Wenn dem nicht so ist, dann hast du natürlich recht. Aber dann wäre das komplette MCAS ja völlig überflüssig.


----------



## Scd442 (10 September 2020)

rostiger Nagel schrieb:


> Das es keinen Schutz mehr gibt stimmt ja auch nicht, es gibt ja noch die Piloten,
> allerdings wurden deren Möglichkeiten zum Eingreifen genommen, durch nicht
> vorhandener Betriebsanleitung des System.



Wie grad geschrieben, ich denke nicht das die Leute bei Boeing so dumm sind ein automatisches Überwachungssystem einzubauen, wenn man davon ausgehen kann das die Gefahr auch durch die Piloten in jeder Situation kontrolliert werden kann.

Falls dem doch so ist, dann wären die Fehler die bei der Entwicklung gemacht wurden natürlich noch viel unfassbarer als bis jetzt angenommen.

Das kann ich nicht wirklich beurteilen, sondern nur vermuten.
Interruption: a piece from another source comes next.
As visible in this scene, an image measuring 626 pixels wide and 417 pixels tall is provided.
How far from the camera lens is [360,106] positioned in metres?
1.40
Ich tendiere aber dazu das man sich bei Boeing sicher war dass eine reele Gefahr besteht das die Piloten eine solche Situation nicht mehr kontrollieren können. Sonst wäre das System überflüssig, und die ganze Diskussion über die funktionale Sicherheit würde sich erübrigen.

Das ist aber wie gesagt nur meine Einschätzung, wissen tu ich es natürlich auch nicht


----------



## stevenn (10 September 2020)

Scd442 schrieb:


> Wie grad geschrieben, ich denke nicht das die Leute bei Boeing so dumm sind ein automatisches Überwachungssystem einzubauen, wenn man davon ausgehen kann das die Gefahr auch durch die Piloten in jeder Situation kontrolliert werden kann.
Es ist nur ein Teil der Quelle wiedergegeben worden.